ALONDRA EN
EL CORPUS
Alondra, la gata huérfana, suele pasear su figura de pequeña tigresa por
las calles y plazas. Ahora que llega el buen tiempo su silueta aparece por
doquier, como si fuese ubicua, meneando su cola y destellando al sol su
pelambrera entre naranja y amarilla, mientras te mira si la llamas con sus ojos
tristes y ya algo cansados.
Refulge el pueblo en este mayo tardío
con tantos pétalos como colores puedan imaginarse. Las calles y los rincones,
aún pintados de verdín por las lluvias persistentes de la primavera, son
jardines pequeños, ya lineales y ajustados a cada fachada, ya en caótico grupo,
sin respetar gradación alguna, o tal vez pendiendo de los balcones, como cascadas
multicolores: nada es casual, todo responde a una lógica natural y todo es la
consecuencia de querer recrear un estricto edén en cada tiesto, cuya suma
alcanzará a otro jardín mayor, y éstos al conjunto en que se ha convertido, por
el amor inacabable de sus mujeres al campo, Benalauría.
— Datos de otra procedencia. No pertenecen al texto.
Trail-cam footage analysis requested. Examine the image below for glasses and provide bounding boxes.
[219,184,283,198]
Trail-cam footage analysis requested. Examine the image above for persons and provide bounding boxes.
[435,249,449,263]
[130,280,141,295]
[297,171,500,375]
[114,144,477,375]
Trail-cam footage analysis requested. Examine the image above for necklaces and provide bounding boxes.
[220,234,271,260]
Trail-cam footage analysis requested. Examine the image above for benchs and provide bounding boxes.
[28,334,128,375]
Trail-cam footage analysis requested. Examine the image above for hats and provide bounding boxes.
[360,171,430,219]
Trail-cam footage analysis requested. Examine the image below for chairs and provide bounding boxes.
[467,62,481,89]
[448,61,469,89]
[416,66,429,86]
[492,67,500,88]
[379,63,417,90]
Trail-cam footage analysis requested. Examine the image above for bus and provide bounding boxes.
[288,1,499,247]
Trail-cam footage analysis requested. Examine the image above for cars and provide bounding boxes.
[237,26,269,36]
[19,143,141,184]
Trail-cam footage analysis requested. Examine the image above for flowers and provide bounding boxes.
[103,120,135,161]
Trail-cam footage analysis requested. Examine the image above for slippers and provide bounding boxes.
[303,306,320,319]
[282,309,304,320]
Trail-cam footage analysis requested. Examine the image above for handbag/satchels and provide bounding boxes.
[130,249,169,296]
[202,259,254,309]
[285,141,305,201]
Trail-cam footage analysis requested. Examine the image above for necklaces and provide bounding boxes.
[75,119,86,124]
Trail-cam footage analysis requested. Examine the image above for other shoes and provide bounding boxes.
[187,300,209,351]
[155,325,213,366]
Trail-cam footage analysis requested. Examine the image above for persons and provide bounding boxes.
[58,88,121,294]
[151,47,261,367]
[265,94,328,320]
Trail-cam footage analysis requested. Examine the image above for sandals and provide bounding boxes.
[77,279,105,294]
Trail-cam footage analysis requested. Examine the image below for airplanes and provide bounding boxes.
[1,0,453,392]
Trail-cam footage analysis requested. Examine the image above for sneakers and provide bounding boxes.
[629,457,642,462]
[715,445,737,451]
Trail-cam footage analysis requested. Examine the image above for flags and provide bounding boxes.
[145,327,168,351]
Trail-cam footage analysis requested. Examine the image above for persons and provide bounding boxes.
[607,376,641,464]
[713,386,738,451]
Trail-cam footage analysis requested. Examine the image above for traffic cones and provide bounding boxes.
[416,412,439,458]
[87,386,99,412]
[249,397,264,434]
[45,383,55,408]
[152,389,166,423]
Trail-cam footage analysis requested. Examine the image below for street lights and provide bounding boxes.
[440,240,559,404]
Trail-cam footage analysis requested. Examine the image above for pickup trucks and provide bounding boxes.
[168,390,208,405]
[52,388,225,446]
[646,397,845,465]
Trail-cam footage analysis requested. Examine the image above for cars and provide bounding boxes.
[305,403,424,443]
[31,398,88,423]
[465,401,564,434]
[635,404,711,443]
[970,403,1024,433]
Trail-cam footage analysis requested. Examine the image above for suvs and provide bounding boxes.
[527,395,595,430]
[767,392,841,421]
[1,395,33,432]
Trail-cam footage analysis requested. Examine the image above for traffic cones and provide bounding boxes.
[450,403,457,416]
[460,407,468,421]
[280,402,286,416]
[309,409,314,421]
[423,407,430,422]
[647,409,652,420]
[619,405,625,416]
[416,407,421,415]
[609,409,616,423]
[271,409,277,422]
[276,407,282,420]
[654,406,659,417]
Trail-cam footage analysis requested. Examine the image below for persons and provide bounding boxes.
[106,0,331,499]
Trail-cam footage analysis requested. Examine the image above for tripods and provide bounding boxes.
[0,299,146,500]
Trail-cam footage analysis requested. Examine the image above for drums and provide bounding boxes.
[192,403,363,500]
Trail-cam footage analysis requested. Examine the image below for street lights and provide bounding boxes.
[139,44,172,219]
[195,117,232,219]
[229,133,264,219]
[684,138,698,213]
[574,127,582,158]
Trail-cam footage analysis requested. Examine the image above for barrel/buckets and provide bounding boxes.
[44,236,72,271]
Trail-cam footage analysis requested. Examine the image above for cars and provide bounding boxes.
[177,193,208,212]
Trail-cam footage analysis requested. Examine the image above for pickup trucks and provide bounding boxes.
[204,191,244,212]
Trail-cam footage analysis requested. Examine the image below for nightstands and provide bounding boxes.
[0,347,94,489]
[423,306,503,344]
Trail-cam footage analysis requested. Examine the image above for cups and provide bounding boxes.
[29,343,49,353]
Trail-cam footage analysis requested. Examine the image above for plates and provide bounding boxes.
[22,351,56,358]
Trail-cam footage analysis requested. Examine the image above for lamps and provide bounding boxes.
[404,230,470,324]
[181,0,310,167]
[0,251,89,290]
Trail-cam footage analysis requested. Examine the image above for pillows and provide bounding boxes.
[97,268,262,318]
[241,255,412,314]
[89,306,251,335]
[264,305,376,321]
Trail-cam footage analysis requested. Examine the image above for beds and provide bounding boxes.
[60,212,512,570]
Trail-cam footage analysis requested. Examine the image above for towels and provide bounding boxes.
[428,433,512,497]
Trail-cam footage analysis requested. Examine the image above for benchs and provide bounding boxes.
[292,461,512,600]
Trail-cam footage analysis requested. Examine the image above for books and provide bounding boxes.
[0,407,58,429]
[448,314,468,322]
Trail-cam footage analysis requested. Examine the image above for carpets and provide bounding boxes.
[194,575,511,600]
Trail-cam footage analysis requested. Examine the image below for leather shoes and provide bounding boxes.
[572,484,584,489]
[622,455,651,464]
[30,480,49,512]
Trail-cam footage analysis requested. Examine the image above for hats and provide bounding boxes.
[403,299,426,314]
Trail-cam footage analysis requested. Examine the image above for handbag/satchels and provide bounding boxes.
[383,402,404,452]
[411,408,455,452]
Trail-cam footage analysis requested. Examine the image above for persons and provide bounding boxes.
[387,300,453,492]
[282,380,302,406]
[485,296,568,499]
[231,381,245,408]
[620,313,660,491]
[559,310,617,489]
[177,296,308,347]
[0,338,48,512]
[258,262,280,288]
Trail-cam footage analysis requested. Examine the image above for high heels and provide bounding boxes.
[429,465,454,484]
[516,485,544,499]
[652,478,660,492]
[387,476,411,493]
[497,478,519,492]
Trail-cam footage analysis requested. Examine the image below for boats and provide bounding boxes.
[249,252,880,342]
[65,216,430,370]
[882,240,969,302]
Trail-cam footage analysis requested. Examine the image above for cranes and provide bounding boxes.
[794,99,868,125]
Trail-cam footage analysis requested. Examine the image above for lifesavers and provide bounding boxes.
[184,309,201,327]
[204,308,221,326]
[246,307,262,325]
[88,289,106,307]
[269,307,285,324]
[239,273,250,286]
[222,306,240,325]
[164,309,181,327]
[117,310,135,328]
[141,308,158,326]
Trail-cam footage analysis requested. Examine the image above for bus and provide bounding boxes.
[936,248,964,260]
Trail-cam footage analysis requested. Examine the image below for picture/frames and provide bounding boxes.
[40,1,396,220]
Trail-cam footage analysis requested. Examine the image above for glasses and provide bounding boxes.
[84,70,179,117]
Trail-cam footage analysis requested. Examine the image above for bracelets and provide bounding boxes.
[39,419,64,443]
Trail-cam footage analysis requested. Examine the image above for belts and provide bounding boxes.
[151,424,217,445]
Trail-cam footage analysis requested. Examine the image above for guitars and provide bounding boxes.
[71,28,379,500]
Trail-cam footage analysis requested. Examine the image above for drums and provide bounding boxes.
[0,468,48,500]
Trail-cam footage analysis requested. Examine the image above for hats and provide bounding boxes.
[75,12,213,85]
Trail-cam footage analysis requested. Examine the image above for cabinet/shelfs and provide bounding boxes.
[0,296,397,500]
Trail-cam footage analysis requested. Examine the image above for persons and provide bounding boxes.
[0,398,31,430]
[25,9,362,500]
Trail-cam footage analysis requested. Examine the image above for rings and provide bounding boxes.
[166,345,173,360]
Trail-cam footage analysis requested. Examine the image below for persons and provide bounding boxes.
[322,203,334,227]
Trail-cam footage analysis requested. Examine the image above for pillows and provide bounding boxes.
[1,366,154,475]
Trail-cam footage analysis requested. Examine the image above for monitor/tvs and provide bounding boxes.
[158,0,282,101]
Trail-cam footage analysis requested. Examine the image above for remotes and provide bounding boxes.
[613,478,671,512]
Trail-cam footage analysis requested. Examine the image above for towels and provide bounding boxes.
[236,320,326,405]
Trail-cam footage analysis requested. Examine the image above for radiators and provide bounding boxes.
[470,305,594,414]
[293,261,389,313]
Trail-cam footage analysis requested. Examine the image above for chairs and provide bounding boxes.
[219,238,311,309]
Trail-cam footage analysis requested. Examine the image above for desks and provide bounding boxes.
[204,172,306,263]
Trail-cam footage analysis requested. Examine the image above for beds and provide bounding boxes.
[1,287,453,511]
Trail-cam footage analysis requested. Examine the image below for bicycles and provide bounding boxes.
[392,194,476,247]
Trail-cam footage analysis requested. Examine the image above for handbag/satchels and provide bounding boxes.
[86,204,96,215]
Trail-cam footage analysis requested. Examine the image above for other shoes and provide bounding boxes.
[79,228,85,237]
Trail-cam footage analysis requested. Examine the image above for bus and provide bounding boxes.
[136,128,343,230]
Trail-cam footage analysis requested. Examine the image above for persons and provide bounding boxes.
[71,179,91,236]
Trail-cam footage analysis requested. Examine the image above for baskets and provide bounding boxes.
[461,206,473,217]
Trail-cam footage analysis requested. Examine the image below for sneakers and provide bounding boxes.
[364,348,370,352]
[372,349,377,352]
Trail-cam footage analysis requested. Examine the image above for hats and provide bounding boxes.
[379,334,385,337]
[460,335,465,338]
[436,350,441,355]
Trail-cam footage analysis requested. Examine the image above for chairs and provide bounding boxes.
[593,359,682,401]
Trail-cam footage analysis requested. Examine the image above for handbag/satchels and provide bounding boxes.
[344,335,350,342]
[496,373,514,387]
La procesión del Corpus avanzaba lenta por las calles. Nunca Dios pudo
caminar con más orgullo por entre su obra: cada flor era un ofrenda, cada ramo
un don, cada mirada hacia la inmensa montaña una señal de infinitud. Dios entre
su obra, custodiado por sus fieles que, aun con sus imperfecciones y a pesar de
todas sus contradicciones, se agrupan ese día, construyen altares que son como mínimos
templos, ingenuos y efímeros, entre flores de nuevo, con alguna imagen
rescatada de la cómoda o el aparador, manteles de fino bordado, colchas y
mantones en las ventanas y, como mejor alfombra, ese pavimento de helechos, con
su característico olor a húmeda abundancia traída directamente desde la umbría
del castaño. Nunca podré olvidar ese olor a niñez, aquella que nos aconteció
cuando, boquiabierto y sin comprenderlo del todo, se me decía que en aquella
custodia dorada moraba el amor de Cristo, ahora fuera del sagrario, para estar
al lado de los suyos, de los más pobres, de los más doloridos, de los que ya no
tienen esperanza.
Corría un vientecillo suave y algo fresco que paliaba cualquier atisbo
de fatiga en los más ancianos, y el olor a incienso perfumaba el aire
entretejido de cristales en brillos. Esplendía la limpia y honrada cal de las
casas bajo el Olivo, ahora verde esmeralda, con un alto horizonte de azules
purísimos, rotundos, totalizadores, por el que apenas navegaba sin rumbo algún
retazo de nubes. Los cantos y salmodias nos llevaban a otras épocas y a otros
rituales, tan viejos como el hombre: tal es la eterna necesidad de trascendencia
en un mundo casi siempre cruel, injusto y despiadado, la búsqueda de lo
espiritual como remedio a la infelicidad y al dolor, o la acción de gracias, a
pesar de todo, por la dádiva de cada mañana en jilgueros y cada tarde de oro y
de grana.
Alondra estaba sentada junto a la puerta de Ana Mari, con sus ojos
hermosos tristes y cansados, y miraba un tanto indiferente la comitiva que
avanzaba entre el humo, el perfume, los cantos y las flores. Es posible que
Dios, desde su pequeño y dorado habitáculo de cristal, además de bendecir cada
espacio y de consolar a los que acudían a Él con el alma abierta en canal, contemplara
siquiera un segundo a aquella gata, apacible y noble, vagabunda y solitaria, pero aún
hermosa en su pose de animal elegante y selvático, y en su pelambre de tigresa
amansada, que en ese momento me sugirió la impecable perfección y el estricto
equilibrio de todas las criaturas del mundo.
Benalauría, Mayo de 2016. De vuestro
cronista, José Antonio Castillo Rodríguez.